-- PROBLEM STATEMENT --
Reproduce the records below exactly, but only between the lines holding "Portrait senior woman" and "Banana and blueberry", inclusive.

-- RECORDS PROVIDED --
***

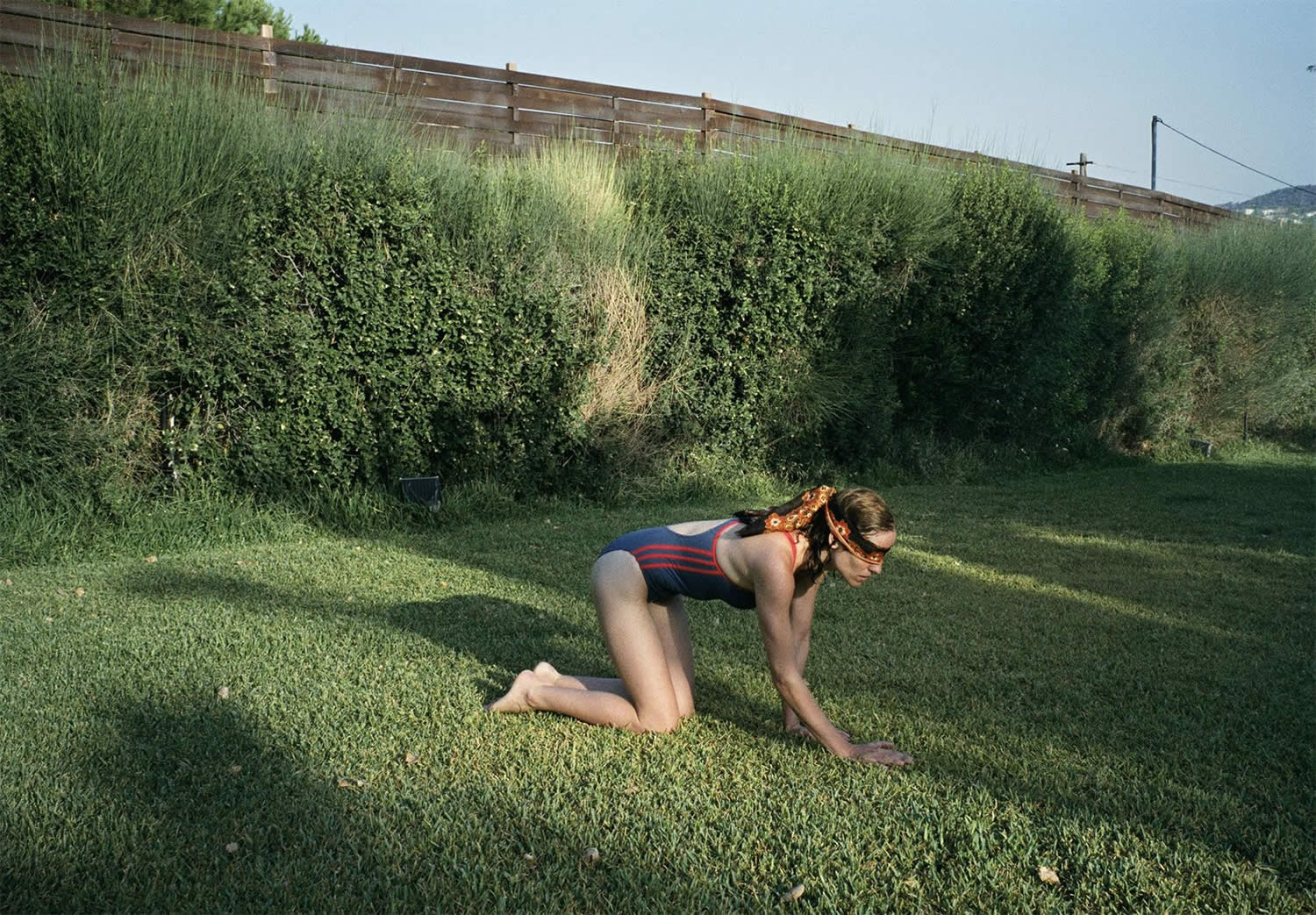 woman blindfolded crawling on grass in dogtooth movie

***

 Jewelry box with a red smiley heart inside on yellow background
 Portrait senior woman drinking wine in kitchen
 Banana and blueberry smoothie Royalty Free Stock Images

***

-- FINAL ANSWER --
 Portrait senior woman drinking wine in kitchen
 Banana and blueberry smoothie Royalty Free Stock Images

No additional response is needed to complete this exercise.